MLB free agency is evolving. No longer are teams willing to throw cash at established veteran players and hope it all works out. The focus has shifted to younger, home-grown talent. Why? Because major league contracts are fully guaranteed. Should a player struggle, it doesn’t matter. They signed on the dotted line, and now they are owed everything they were offered on that contract. For these five players, their teams may already be regretting the decision to bring them on board.
Darvish was considered the big fish of the 2018 offseason. The four-time all-star was rewarded with a massive six-year, $126 million contract that keeps him on the Chicago Cubs payroll through his age-36 season in 2023. So far, Darvish has more DL stints than he does wins.
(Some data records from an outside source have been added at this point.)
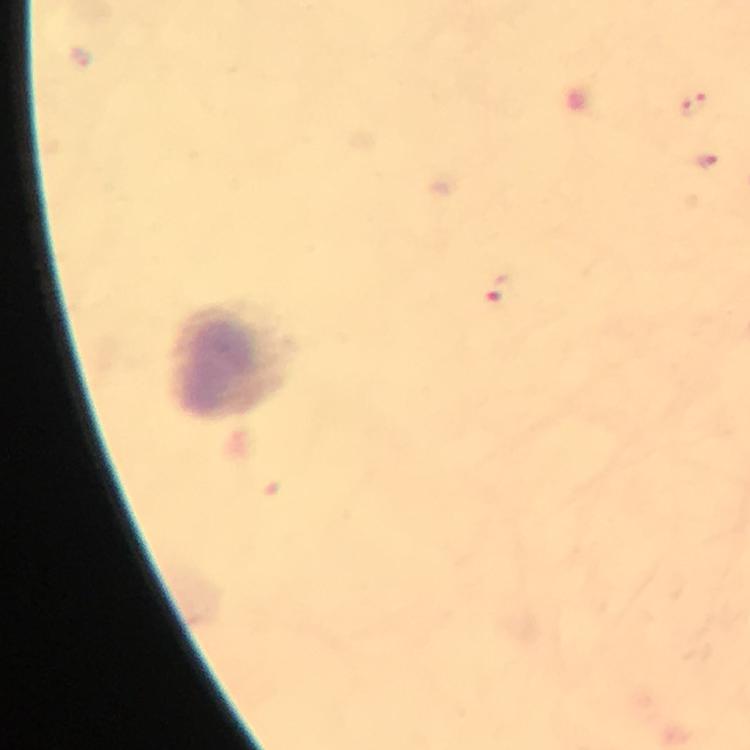
leukocyte_locations: 'approximate centers as [x, y] in pixels: [229, 361]'
immersion_oil: used
capture: smartphone camera through the microscope
cropped_from: one field of view
stain: Giemsa
magnification: 100x
context: from a diagnostic examination for malaria
preparation: thick smear
image_size: 750×750 pixels
plasmodium_parasite_locations: 'approximate centers as [x, y] in pixels: [693, 104], [704, 160], [498, 287]'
He missed time in early May with the flu and he was placed backed on the injured list this week with tendinitis in his right triceps. Perhaps that is the reason he has an 82 ERA+ and 4.80 FIP over eight starts.
A recurring theme for several of the most disappointing free agent signings is how late they signed in the offseason. Cobb didn’t put pen to paper on his deal until March 21, one week prior to Opening Day. His season debut finally came on April 14, but that first month was a real struggle. Through his first three starts, Cobb went 0-3 with a 13.11 ERA and .484 batting average against. He has bounced back since then but still holds a -0.8 WAR for the year.
Another pitcher who missed most of spring training. Lynn joined the Twins on March 12 and was able to go north with the team to open the 2018 season. Like Cobb, April was an issue. Batters slashed .290/.427/.516 against the right-hander in his first five starts. His ERA has improved (3.98 in May), but opposing batters still have a .309 batting average this month. Thankfully for the Twins, Lynn is only signed for one season.
How very Mets of them to have one of their top free agent pickups struggle so much almost immediately. ERA isn’t everything, but odds are that a 10.62 ERA through five starts indicates pretty poor performance. Add in a 36 ERA+, 6.50 FIP and 2.16 WHIP and all sides can agree that Vargas has been really bad in 2018. The lefty’s contract runs through 2019 with a team option for 2020. At this rate, he may not even be in the big leagues anymore by the time the decision to pick up that option needs to be made.
It’s safe to say that Holland may not have the best best people around him. The reliever first declined a player option for 2018 to return to the Rockies for $15 million. Then, he turned down the qualifying offer that would have paid him $17.4 million in pursuit of a longer contract worth more overall money. That deal never came and, instead, he had to settle for a one-year, $14 million offer with the St. Louis Cardinals. It’s not an awful outcome provided Holland pitched well enough to re-enter the free agent market on solid footing. Fast forward to late May, Holland has no saves, a 9.45 ERA, 41 ERA+ and 5.95 FIP. To add injury to insult, he just hit the DL with a hip injury. The 32-year-old may find next offseason to be even less pleasant.